Konrad et Mateusz Tomaszkiewicz estiment que concevoir un jeu dans le seul but de maximiser les ventes et les bénéfices constitue une recette assurée pour l’échec. Pour les fondateurs de Rebel Wolves, la qualité de The Blood of Dawnwalker, la satisfaction des joueurs et la concrétisation de leurs ambitions artistiques comptent davantage que les chiffres de vente enregistrés après sa sortie le 3 septembre.
Certains studios commencent à concevoir leurs jeux vidéo avec l’objectif déclaré d’en vendre plusieurs millions d’exemplaires, mais Rebel Wolves a choisi une voie très différente. Le studio polonais sait parfaitement que rien n’est gratuit, et cette équipe composée de vétérans de CD Projekt RED a besoin que The Blood of Dawnwalker rencontre également un succès commercial lors de sa sortie le 3 septembre. Les ventes attendues de ce RPG ne dirigent cependant pas ses décisions créatives, car les développeurs accordent bien plus d’importance à la création d’une expérience complète, soignée et mémorable pour les joueurs.

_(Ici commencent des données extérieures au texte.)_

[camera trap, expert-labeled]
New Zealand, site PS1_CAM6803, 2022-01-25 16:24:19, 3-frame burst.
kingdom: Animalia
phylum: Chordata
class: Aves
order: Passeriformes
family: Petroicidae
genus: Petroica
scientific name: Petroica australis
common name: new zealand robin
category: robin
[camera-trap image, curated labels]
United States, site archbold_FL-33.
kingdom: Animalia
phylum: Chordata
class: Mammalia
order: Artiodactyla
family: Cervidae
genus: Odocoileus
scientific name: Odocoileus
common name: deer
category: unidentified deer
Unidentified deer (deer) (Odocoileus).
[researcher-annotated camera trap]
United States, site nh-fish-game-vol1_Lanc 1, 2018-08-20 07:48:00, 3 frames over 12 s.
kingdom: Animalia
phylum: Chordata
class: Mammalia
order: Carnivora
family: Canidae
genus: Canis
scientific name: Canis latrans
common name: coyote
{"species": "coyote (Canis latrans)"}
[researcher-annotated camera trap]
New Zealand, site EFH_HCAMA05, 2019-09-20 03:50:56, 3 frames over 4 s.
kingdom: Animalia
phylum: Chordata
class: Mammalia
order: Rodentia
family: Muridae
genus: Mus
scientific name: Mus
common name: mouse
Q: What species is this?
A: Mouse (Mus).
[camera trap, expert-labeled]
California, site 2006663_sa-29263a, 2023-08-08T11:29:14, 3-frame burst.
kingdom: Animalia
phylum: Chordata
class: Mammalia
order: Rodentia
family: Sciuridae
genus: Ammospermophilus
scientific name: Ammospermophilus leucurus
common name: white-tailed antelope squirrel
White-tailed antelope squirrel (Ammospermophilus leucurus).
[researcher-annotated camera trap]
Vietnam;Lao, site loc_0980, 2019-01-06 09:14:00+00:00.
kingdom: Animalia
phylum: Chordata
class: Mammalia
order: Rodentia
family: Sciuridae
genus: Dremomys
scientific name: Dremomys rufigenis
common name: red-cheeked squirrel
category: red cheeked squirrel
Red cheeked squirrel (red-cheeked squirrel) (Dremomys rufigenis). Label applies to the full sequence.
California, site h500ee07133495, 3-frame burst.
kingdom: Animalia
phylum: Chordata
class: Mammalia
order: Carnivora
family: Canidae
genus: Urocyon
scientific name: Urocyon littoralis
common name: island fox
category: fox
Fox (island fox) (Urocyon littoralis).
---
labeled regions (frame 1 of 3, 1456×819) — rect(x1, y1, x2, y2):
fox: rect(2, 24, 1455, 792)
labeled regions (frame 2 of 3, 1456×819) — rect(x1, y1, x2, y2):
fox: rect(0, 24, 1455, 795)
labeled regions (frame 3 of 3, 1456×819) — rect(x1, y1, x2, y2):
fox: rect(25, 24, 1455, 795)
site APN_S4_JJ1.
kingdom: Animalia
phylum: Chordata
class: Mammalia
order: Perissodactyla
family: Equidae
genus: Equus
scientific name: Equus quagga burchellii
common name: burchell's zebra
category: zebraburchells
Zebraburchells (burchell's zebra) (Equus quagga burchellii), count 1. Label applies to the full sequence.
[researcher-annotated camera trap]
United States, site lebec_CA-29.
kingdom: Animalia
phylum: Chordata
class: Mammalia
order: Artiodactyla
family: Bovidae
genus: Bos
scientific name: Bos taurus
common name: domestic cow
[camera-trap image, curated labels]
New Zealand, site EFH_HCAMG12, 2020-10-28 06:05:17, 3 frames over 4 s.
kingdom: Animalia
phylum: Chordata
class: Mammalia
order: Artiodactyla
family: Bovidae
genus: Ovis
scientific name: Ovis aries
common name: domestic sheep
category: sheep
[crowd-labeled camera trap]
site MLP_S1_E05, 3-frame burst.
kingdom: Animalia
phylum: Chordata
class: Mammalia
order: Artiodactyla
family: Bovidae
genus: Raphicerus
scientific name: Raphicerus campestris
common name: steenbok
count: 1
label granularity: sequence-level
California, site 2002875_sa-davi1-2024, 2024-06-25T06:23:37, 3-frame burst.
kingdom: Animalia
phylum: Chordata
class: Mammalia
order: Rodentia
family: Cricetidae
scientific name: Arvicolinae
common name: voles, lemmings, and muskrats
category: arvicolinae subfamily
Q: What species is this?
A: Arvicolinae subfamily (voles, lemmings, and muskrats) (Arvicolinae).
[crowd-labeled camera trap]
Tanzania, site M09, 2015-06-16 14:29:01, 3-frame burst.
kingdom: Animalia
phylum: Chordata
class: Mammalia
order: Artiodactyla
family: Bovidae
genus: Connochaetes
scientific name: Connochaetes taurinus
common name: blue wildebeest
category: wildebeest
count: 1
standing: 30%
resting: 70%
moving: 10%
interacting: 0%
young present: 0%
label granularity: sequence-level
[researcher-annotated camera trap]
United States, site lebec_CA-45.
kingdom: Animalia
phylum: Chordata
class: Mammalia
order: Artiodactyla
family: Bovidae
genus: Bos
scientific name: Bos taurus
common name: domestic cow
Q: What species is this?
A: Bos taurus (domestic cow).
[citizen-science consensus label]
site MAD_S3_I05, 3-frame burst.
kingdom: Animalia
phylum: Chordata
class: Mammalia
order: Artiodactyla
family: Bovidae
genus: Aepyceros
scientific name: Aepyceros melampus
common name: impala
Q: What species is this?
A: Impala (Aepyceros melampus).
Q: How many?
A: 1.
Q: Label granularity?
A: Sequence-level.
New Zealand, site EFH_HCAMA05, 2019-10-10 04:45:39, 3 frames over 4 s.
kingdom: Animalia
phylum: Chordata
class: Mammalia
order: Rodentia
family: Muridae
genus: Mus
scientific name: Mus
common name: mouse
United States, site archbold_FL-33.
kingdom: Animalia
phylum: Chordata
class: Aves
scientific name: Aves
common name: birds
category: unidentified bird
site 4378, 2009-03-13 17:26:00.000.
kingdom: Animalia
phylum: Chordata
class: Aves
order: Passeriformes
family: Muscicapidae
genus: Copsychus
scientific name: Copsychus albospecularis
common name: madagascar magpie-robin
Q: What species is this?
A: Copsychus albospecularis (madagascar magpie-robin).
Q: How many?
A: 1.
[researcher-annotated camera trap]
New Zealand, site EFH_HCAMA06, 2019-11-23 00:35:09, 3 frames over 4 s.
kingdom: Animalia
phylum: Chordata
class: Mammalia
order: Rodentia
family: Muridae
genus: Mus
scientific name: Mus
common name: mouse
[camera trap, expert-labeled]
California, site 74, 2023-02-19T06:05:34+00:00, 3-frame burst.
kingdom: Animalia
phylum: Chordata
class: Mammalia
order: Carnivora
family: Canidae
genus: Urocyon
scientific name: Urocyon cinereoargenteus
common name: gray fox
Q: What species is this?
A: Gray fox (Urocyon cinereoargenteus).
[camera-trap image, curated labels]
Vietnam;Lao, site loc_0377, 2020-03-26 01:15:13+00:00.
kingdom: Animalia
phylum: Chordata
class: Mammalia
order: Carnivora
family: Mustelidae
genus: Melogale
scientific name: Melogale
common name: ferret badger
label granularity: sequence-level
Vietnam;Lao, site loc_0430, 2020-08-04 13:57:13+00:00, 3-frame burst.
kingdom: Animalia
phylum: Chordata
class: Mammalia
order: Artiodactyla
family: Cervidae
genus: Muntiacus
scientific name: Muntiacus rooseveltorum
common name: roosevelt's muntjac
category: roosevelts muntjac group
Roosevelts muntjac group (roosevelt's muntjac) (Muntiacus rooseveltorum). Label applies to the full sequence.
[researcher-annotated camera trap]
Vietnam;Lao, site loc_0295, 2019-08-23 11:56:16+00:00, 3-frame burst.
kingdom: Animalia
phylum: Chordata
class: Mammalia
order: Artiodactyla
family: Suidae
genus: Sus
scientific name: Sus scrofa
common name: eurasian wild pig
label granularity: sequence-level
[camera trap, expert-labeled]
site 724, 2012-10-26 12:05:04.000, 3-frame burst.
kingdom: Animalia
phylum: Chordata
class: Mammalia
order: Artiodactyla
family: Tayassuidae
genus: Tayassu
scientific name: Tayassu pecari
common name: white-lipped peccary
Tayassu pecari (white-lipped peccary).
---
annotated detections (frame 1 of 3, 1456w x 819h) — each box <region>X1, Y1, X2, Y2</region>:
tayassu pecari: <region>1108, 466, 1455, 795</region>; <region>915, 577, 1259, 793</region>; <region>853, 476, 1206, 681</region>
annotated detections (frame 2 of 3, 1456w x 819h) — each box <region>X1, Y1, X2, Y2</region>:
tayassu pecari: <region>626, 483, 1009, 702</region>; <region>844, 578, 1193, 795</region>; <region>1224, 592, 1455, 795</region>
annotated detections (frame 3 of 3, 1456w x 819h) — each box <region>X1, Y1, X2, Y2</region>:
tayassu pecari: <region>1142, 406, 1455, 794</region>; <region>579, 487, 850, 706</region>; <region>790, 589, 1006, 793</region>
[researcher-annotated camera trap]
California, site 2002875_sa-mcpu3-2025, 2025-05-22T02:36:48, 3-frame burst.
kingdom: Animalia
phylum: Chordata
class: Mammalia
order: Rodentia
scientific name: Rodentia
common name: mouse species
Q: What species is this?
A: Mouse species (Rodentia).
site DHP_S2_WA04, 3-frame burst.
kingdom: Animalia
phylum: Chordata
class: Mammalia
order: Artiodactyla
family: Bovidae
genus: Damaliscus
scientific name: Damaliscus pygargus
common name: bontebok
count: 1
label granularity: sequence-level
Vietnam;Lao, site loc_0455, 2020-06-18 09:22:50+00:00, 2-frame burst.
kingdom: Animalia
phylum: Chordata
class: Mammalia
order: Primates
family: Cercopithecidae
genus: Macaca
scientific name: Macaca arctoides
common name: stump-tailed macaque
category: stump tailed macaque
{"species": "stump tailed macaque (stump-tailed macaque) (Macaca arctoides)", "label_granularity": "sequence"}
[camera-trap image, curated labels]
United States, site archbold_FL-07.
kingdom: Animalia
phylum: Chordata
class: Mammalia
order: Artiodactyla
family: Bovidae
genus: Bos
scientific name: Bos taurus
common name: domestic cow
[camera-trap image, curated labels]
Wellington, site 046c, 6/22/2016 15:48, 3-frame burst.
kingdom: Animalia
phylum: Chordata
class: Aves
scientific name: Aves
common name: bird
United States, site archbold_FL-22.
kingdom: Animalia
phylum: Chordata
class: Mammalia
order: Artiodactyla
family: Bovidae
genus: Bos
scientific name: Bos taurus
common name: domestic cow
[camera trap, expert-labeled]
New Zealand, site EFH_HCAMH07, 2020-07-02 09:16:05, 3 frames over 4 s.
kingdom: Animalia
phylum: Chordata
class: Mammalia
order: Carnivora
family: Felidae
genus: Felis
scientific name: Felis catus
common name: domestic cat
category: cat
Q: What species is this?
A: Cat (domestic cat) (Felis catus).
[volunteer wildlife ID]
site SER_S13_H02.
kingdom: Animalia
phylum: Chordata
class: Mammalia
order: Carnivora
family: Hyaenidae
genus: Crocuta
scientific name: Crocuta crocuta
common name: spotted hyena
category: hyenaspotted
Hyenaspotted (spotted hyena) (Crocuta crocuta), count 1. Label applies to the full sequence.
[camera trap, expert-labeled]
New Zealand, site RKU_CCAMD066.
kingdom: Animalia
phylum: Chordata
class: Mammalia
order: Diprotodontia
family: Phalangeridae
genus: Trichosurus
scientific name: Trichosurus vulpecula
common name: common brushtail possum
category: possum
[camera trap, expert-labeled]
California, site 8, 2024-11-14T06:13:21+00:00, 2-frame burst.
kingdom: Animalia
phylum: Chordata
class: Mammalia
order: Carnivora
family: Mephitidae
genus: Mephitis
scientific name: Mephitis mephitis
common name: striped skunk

Lors d’un entretien accordé à Radio Times Gaming, Konrad Tomaszkiewicz, directeur du jeu et ancien réalisateur de The Witcher 3, a expliqué que la philosophie du studio était particulièrement simple : le succès ne devait pas être mesuré uniquement au nombre d’exemplaires vendus. Les fondateurs de Rebel Wolves participent toujours activement au développement, notamment Konrad en tant que directeur du jeu et son frère Mateusz Tomaszkiewicz comme directeur créatif, si bien que leur objectif principal consiste à concrétiser leurs ambitions artistiques plutôt qu’à atteindre un chiffre de vente prédéterminé. Konrad a néanmoins reconnu que la réussite commerciale restait importante, puisque les revenus générés permettront au studio de financer ses futurs projets.
« Nous ne raisonnons pas de cette manière. Nous sommes des artistes, et tous les fondateurs de l’entreprise participent encore activement au développement », a expliqué Tomaszkiewicz, qui préfère évaluer le succès de The Blood of Dawnwalker à travers les réactions du public et la reconnaissance de l’industrie. « Les ventes sont secondaires. Je pense que si le jeu est bon, les ventes suivront. Mais si vous pensez aux ventes pendant la conception et que vous essayez de créer un jeu dans le seul but de le vendre et de gagner de l’argent, il échouera », a déclaré le réalisateur.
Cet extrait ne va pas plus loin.